Jeda tiga suapan es krim.
"Selama enam tahun di sekolah dasar, aku dibuli. Hinaan miskin, jelek, cupu, dekil, muka arang, gagak hitam, sok pinter, caper, dan lain-lain menjadi makanan sehari-hari. Terkadang aku pulang dengan lebam atau seragam yang basah kuyub. Anak-anak lain hanya menyemangatiku di belakang dan memalingkan wajah jika pembulian sedang dilakukan. Guru tak ada yang berani bertindak, mereka terlalu takut dengan status orangtua anak-anak sialan itu. Orangtuaku? Ayah tidak pernah benar-benar dekat dengan anaknya. Dan di mata Ibu, aku ini cuma anak yang lahirnya tidak direncanakan dan sebagai cadangan asuransi kehidupan di masa depan—dia percaya kalau otak pintarku ini bisa menghasilkan harta yang banyak nantinya. Mereka tidak pernah tahu gadis kecilnya setiap hari diperlakukan seperti sampah."
"Gara-gara hal itu, aku sempat jadi antisosial. Kerjaanku mengamati tingkah orang-orang sambil bersembunyi dalam bayangan. Yang berhasil membuatku membuka diri adalah lima teman sekelas yang terisolasi dan terpaksa bersama denganku dalam segala hal di kelas 9. Dalam waktu singkat, kami jadi teman baik dan tanpa kusadari aku pensiun jadi antisosial." Naruto tertawa kecil. "Kami diterima di SMA yang berbeda setelahnya. Hanya satu orang yang satu sekolah denganku, beruntungnya jadi teman sekelas pula. Tentu saja kami jadi yang paling lengket di kelas."

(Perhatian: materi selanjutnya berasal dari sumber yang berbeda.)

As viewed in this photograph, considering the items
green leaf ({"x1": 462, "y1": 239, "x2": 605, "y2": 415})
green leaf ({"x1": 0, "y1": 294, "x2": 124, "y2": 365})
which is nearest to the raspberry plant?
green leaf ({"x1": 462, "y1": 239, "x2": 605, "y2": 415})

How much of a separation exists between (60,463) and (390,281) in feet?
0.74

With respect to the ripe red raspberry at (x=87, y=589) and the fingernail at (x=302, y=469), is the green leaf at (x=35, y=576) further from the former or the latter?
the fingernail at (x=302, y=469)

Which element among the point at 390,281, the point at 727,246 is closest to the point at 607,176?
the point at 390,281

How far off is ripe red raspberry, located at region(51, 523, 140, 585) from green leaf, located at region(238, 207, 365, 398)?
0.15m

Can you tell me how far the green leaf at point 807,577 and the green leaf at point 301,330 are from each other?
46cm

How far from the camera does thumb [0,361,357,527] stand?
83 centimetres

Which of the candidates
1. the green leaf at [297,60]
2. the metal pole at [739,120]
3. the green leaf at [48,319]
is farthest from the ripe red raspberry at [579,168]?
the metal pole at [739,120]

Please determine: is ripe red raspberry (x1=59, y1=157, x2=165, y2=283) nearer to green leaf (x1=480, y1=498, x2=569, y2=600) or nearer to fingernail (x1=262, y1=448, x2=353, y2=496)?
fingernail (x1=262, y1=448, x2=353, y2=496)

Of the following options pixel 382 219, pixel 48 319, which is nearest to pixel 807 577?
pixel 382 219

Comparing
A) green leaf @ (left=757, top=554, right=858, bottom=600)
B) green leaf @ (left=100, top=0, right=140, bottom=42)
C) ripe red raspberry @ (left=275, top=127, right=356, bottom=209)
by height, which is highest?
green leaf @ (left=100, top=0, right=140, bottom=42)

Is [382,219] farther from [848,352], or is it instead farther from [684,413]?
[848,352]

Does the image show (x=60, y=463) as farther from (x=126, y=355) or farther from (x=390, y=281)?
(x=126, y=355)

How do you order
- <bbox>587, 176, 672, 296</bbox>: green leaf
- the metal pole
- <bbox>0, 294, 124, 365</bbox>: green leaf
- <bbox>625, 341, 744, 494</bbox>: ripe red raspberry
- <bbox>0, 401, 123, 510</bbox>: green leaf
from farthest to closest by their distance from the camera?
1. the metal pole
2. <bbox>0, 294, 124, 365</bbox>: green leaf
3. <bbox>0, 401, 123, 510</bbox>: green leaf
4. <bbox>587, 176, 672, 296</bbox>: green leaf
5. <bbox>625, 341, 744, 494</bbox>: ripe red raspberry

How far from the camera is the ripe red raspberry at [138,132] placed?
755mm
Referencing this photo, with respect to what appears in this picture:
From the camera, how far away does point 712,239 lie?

"Penghujung semester ganjil, ada seorang anak laki-laki yang minta bantuan padaku untuk bisa dekat dengan sahabatku itu. Aku jadi makcomblang hingga mereka jadian tak lama setelah itu. Waktu yang biasa dihabiskan full denganku, mulai terbagi dengan pacar barunya. Dia terlihat begitu bahagia, jadi kubiarkan saja. Meski aku mulai merasa kesepian, aku ikut bahagia melihatnya bahagia."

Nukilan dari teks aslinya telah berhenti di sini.